What the hell was a ship doing there? El Faro took 33 mariners with it, shattering hundreds of lives and hearts. With all of the weather, routing and navigation technology available even to the average cruising sailor in 2015, how could El Faro’s highly trained master and officers have miscalculated so horribly, pinning the ship between a Category 3 hurricane to windward and the Bahamas’ outer islands to leeward, with nowhere to run?
Rachel Slade, a Boston-based reporter, was also asking such questions, and she’s turned her extensive research on the U.S. Merchant Marine’s worst catastrophe in 30 years into a book, Into the Raging Sea: Thirty-Three Mariners, One Megastorm, and the Sinking of El Faro. It’s easy to read because the narrative rips you along; it’s difficult to read because it’s always hard to endure the dissection of totally preventable tragedies.

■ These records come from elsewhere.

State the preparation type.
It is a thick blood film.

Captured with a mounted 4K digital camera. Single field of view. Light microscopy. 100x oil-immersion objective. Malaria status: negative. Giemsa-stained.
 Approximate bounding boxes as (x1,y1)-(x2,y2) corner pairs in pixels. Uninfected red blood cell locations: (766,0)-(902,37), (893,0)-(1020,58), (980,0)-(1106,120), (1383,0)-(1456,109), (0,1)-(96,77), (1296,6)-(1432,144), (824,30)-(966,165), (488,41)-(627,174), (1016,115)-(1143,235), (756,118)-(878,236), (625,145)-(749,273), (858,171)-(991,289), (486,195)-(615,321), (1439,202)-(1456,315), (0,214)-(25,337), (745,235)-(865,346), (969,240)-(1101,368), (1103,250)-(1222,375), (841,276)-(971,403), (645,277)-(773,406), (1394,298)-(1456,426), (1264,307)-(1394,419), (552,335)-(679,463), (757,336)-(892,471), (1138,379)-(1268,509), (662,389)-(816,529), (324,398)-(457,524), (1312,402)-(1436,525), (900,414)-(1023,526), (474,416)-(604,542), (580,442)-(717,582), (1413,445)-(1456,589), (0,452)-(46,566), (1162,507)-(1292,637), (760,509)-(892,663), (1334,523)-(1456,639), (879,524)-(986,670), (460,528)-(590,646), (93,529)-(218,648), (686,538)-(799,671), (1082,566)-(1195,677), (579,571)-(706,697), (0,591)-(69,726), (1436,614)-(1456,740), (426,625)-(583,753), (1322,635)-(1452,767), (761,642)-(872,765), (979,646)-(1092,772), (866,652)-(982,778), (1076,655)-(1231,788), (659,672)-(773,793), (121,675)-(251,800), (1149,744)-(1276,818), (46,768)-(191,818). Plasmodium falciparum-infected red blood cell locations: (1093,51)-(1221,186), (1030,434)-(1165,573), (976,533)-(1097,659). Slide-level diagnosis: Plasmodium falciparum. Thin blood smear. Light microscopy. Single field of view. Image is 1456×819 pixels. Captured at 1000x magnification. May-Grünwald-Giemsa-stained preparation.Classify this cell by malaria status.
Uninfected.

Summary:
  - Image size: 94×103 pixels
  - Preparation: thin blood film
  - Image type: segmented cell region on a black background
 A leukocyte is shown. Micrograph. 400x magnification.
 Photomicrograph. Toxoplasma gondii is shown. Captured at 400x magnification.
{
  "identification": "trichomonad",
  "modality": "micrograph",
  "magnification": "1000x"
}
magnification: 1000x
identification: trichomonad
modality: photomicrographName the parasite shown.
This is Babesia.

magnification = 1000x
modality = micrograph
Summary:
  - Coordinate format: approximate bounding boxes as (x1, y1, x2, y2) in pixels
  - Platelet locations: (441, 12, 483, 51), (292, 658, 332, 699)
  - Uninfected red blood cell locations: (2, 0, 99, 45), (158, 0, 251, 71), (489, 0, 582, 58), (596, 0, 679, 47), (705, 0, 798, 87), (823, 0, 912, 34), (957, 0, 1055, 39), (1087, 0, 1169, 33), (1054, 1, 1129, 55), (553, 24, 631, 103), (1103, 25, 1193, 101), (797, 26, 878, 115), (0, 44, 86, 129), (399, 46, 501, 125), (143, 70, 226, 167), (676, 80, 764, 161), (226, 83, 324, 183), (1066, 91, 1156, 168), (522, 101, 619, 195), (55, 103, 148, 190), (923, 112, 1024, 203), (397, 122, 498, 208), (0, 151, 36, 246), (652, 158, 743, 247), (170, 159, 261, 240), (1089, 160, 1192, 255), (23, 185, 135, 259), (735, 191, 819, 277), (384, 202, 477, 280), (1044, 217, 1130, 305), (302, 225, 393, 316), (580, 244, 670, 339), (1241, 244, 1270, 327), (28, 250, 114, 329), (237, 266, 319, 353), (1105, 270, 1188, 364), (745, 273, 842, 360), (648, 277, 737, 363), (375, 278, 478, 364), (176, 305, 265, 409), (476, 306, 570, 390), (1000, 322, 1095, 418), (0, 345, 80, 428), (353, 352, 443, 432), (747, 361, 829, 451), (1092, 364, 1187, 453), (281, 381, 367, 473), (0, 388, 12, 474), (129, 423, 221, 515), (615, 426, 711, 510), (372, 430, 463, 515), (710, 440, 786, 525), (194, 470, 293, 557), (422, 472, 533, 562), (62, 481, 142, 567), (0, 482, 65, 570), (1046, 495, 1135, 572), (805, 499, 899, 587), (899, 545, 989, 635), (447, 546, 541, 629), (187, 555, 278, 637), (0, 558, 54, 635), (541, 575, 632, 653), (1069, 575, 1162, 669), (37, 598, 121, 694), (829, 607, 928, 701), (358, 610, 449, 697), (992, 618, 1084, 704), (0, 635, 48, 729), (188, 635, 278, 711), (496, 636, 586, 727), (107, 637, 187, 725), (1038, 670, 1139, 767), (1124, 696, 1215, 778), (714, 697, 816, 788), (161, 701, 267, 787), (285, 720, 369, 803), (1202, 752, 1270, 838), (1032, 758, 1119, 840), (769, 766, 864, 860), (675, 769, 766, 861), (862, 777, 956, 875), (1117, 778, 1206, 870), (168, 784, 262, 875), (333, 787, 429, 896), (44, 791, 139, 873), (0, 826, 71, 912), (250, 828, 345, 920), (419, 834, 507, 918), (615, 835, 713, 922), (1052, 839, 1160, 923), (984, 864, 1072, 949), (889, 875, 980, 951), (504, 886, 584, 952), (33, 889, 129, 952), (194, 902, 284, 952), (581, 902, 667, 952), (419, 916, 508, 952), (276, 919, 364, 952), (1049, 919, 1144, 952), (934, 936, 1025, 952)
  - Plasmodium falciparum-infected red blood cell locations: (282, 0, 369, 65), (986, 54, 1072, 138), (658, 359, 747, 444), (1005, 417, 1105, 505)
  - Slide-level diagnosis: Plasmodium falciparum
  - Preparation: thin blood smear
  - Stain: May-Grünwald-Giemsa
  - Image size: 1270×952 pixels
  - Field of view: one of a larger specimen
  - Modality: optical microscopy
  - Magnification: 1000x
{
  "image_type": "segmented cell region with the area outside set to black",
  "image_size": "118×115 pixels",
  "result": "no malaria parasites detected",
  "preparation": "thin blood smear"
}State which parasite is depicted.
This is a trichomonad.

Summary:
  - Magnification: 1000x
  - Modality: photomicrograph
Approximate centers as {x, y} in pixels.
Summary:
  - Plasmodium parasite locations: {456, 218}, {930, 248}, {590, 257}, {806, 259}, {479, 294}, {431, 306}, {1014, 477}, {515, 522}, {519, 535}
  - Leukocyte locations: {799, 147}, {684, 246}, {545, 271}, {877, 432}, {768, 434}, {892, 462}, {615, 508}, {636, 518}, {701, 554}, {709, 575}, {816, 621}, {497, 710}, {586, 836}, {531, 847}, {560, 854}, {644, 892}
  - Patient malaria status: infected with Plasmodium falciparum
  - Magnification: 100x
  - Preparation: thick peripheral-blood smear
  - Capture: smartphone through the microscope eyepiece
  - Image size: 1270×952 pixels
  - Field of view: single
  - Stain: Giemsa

The backbone of Slade’s narrative is the 26 hours of bridge conversation recorded on the ship’s VDR, its black box. The location and retrieval of this vital piece of gear in 15,000 feet of water is, in and of itself, an incredible story, which Slade illuminates well.
She also does a thorough job describing the mangled state of U.S. merchant shipping, and how it manifested in El Faro and the various entities of TOTE Inc., which operated and owned the ship. This is not news — Robert Frump’s excellent book Until the Sea Shall Free Them, documenting the 1983 wreck of Marine Electric off the mid-Atlantic that killed 31 men, laid out a distressingly similar picture of money over mariners. But Slade makes a compelling case that fundamentally little has changed in the maritime industry’s culture, and that inertia helped pave the way, in ways subtle and blatant, for El Faro’s catastrophe. You cannot read this book and not feel despair and anger at how predictable and preventable it all is (and the obfuscating from TOTE officials will make you want to throw the book across the room).
Despite our history as a maritime nation, we are dismally oblivious to the difficulties and risks facing the men and women who deliver our precious stuff across the sea. Ultimately, Slade provides some justice to the 33 dead of El Faro by reminding us of the systemic and human consequences of this inattention, apathy and neglect.